Data Center Operations Engineer
Location: Hyderabad
12 Months Contract
The Data Center Operations Engineer is responsible for supporting, maintaining, and deploying critical data center infrastructure with a strong focus on Linux-based systems, GPU server deployments, and InfiniBand networking. This role requires hands-on expertise in data center operations, cluster bring-up, hardware installation, and troubleshooting across compute, network, and GPU environments.
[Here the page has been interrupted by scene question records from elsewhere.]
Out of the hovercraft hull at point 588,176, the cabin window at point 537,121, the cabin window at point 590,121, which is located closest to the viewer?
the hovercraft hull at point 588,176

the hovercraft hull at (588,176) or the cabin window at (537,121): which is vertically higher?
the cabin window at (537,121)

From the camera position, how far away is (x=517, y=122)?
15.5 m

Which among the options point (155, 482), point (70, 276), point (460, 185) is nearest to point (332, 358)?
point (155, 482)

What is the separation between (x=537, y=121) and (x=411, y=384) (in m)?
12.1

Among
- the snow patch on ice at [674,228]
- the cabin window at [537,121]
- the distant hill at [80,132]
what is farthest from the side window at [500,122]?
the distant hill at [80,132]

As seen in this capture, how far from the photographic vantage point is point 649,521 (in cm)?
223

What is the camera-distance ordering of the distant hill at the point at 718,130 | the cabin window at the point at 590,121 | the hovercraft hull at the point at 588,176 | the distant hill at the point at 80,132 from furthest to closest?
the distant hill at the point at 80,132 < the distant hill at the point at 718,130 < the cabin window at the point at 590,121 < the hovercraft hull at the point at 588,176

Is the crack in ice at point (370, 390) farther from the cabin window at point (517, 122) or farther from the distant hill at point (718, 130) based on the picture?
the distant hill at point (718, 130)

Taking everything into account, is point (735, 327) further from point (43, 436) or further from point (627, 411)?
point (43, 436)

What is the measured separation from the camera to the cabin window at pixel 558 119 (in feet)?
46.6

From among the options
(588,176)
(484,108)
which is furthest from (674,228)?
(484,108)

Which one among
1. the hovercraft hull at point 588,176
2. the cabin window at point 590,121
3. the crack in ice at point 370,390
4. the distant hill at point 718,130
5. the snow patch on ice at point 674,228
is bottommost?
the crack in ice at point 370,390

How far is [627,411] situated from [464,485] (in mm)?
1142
The engineer will collaborate closely with global infrastructure, development, and operations teams to ensure reliable, secure, and scalable service delivery.
Required Qualifications
- Bachelor's degree in Computer Science, Engineering, Information Technology, or equivalent practical experience.
- Strong hands-on experience in Linux environments, including system administration, troubleshooting, and performance validation.
- Proficiency with Linux command-line tools and shell scripting (Bash or equivalent).
- Experience with cluster bring-up, driver installation, and system-level configuration.
- Hands-on experience setting up and validating GPU servers in clustered environments.
- Experience with end-to-end GPU testing in InfiniBand-based clusters.
- Working knowledge of InfiniBand networking, including switch configuration and subnet management.
- Solid understanding of networking fundamentals, including the OSI model and TCP/IP protocol suite (IP, ARP, ICMP, TCP, UDP, SMTP, FTP, TFTP).
- Experience installing, configuring, and troubleshooting routers, switches, and terminal servers.
- Familiarity with fiber and copper cabling, including IP and SAN deployments.
- Experience managing incident tickets, maintaining acceptable ticket loads, and meeting SLAs.
- Strong organizational skills with meticulous attention to detail in data center environments.
- Ability to follow and enforce documented escalation procedures and operational policies.
- Strong verbal and written communication skills, with the ability to collaborate effectively with cross-functional and global teams.
Preferred Qualifications
- Experience supporting HPC, AI, or large-scale GPU environments.
- Exposure to data center monitoring
- Experience documenting operational processes and maintaining technical runbooks.
- Familiarity with large-scale data center buildouts or refresh programs.
Physical Requirements
- Ability to perform the essential functions of the role, including lifting, moving, and installing equipment weighing 50 pounds or more, with or without reasonable accommodation.
- Ability to work in data center environments, including raised floors, equipment racks, and confined spaces.
- Willingness to work flexible hours, including nights, weekends, and on-call rotations as required.
Work Environment
- On-site data center environment with occasional remote coordination.
- Interaction with hardware vendors, service providers, and internal engineering teams.
- Fast-paced operational setting requiring attention to detail, adherence to safety standards, and rapid problem resolution.